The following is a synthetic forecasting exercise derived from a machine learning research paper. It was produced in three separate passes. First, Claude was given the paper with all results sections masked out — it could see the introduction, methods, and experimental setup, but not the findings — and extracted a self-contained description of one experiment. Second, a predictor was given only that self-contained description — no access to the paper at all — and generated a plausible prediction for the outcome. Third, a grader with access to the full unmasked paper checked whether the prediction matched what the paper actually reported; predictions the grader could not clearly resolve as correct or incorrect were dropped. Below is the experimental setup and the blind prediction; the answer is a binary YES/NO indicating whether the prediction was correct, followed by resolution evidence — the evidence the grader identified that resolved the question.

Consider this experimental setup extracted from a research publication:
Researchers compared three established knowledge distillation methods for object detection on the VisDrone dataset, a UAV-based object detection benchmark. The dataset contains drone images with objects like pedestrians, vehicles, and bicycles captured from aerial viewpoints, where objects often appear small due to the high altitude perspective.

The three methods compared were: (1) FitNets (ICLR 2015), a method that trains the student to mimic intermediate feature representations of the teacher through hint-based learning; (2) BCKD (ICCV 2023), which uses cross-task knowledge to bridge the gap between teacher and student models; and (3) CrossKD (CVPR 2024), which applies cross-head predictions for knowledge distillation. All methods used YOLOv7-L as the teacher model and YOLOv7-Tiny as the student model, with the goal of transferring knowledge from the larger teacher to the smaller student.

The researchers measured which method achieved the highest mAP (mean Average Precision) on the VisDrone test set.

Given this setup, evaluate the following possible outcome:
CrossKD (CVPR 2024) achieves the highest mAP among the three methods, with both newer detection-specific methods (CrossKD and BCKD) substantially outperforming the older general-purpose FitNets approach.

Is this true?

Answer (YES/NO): NO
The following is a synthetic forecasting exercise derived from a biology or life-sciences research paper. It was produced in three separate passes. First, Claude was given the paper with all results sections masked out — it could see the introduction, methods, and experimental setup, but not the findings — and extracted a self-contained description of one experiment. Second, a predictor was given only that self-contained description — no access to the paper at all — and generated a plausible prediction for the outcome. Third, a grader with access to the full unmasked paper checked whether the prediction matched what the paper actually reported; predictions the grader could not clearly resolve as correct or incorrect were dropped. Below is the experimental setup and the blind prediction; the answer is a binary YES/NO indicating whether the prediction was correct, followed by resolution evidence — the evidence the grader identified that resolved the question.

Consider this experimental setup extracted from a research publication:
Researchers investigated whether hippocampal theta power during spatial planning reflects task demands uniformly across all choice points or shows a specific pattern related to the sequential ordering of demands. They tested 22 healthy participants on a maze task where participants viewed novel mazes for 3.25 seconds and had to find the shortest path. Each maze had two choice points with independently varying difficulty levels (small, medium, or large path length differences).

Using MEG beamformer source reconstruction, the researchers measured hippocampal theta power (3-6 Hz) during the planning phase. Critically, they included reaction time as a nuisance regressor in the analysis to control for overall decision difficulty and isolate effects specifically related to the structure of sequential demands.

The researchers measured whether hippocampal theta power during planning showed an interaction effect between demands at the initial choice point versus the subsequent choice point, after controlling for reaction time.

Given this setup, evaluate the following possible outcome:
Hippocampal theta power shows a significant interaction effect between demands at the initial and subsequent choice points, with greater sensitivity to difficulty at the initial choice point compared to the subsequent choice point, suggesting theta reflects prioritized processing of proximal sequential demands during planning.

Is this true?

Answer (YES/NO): NO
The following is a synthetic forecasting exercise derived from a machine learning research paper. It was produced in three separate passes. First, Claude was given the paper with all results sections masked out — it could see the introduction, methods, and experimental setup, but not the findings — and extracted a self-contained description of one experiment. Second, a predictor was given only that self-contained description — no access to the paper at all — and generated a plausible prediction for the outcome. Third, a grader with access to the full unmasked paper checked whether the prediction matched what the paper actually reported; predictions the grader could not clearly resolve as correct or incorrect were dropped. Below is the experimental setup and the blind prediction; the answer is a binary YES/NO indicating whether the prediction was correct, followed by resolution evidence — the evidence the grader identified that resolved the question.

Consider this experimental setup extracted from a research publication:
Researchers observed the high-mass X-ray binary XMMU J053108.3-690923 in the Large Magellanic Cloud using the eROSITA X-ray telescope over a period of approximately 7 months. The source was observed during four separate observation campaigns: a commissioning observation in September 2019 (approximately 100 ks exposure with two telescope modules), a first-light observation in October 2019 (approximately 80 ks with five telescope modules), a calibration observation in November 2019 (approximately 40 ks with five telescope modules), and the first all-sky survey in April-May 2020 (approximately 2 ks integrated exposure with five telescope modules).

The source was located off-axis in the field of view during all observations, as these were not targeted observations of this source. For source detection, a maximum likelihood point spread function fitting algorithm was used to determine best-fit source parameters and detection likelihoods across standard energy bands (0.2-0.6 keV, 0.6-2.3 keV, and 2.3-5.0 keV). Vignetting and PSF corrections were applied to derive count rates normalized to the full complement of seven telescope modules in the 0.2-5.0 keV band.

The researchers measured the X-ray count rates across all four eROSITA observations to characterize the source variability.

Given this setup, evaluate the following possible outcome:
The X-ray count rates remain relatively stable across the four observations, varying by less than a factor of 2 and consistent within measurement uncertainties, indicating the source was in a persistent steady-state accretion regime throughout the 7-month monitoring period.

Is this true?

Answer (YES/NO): NO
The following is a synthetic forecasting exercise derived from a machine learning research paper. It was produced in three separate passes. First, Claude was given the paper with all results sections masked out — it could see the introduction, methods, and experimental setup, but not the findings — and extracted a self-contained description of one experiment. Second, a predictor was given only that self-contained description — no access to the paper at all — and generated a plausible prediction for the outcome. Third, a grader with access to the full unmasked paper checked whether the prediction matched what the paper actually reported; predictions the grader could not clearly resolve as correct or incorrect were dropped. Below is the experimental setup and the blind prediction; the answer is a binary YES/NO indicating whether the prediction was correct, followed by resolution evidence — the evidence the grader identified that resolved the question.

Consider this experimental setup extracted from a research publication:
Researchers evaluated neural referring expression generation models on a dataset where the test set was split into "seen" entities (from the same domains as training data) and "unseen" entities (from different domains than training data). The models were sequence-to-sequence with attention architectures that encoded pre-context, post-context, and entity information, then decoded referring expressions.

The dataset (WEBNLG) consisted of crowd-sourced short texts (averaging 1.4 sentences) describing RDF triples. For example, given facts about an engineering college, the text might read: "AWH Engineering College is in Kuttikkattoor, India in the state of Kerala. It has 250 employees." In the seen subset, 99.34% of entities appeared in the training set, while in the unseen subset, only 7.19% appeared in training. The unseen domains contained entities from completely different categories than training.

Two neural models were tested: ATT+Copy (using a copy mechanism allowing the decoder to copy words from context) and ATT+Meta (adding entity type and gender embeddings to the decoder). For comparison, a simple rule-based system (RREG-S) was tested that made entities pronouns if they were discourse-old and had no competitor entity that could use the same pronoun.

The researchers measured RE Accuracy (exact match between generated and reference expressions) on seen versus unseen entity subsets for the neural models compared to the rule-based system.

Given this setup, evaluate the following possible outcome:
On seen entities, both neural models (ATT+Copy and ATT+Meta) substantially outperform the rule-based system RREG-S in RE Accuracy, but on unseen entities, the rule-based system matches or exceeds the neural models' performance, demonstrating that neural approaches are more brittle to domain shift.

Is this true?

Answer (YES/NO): YES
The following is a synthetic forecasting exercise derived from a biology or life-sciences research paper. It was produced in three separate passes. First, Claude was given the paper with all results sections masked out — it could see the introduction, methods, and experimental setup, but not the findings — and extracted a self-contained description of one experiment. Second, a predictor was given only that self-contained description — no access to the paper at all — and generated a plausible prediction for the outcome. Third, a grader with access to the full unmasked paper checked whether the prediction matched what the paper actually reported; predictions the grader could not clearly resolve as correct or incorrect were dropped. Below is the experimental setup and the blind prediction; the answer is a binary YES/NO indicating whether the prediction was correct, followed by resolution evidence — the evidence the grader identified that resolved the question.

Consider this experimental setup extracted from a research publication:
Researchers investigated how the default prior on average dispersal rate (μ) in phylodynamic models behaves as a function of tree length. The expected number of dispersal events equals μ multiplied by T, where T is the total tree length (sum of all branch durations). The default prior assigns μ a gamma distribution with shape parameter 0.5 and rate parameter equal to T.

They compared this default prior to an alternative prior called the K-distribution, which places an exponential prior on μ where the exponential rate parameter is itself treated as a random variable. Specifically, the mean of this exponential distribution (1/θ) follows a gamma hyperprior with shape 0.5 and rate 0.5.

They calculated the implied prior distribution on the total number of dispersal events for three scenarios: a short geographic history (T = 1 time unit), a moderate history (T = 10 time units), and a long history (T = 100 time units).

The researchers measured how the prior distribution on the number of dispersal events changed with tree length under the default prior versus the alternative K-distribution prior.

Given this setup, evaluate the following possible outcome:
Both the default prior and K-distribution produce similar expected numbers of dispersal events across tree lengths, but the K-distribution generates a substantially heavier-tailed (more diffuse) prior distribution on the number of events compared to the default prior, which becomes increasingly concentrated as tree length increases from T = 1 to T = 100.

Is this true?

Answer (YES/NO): NO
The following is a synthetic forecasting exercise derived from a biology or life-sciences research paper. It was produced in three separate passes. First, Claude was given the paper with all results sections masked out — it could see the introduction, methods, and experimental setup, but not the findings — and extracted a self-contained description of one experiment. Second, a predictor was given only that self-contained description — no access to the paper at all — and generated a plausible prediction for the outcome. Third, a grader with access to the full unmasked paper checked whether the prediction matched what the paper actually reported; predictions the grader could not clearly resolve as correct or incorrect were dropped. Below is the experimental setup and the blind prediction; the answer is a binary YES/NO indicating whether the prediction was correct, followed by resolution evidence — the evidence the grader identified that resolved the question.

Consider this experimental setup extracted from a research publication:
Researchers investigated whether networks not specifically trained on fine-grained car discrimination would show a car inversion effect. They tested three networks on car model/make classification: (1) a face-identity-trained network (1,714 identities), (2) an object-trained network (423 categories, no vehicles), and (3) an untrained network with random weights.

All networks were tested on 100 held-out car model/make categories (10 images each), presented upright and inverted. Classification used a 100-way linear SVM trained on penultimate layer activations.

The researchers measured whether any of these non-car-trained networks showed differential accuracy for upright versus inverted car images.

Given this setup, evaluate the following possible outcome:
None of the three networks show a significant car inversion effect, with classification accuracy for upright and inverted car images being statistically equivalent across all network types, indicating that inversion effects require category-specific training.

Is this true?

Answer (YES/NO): YES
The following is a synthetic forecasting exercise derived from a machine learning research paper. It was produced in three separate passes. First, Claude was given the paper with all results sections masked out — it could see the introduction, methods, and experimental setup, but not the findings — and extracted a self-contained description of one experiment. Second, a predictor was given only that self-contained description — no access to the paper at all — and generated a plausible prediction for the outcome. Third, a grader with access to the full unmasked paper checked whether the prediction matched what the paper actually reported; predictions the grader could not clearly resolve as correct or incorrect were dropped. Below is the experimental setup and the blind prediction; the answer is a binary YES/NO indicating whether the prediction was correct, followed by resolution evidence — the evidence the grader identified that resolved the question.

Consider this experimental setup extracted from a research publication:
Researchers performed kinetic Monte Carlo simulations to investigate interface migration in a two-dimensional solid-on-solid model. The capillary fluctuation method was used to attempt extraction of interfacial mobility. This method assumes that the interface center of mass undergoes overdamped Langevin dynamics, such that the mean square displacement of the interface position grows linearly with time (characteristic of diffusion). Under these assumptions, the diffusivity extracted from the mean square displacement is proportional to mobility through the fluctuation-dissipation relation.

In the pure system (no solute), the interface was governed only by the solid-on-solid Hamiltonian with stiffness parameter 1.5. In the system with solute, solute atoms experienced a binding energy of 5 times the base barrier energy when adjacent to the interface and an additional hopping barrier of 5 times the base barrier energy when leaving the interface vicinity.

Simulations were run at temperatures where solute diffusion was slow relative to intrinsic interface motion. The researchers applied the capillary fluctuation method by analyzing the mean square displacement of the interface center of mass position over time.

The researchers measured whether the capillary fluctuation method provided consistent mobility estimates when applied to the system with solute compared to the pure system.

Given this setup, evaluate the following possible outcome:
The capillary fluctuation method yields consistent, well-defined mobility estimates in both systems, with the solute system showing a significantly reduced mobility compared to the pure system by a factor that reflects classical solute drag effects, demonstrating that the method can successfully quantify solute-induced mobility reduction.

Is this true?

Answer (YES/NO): NO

★ ★ ★

• **What to produce**: Would you print exactly the lines from the first line of the entries above through the line that has "Researchers compared three", both included, and stop there?

• **Solution to this problem**:
The following is a synthetic forecasting exercise derived from a machine learning research paper. It was produced in three separate passes. First, Claude was given the paper with all results sections masked out — it could see the introduction, methods, and experimental setup, but not the findings — and extracted a self-contained description of one experiment. Second, a predictor was given only that self-contained description — no access to the paper at all — and generated a plausible prediction for the outcome. Third, a grader with access to the full unmasked paper checked whether the prediction matched what the paper actually reported; predictions the grader could not clearly resolve as correct or incorrect were dropped. Below is the experimental setup and the blind prediction; the answer is a binary YES/NO indicating whether the prediction was correct, followed by resolution evidence — the evidence the grader identified that resolved the question.

Consider this experimental setup extracted from a research publication:
Researchers compared three established knowledge distillation methods for object detection on the VisDrone dataset, a UAV-based object detection benchmark. The dataset contains drone images with objects like pedestrians, vehicles, and bicycles captured from aerial viewpoints, where objects often appear small due to the high altitude perspective.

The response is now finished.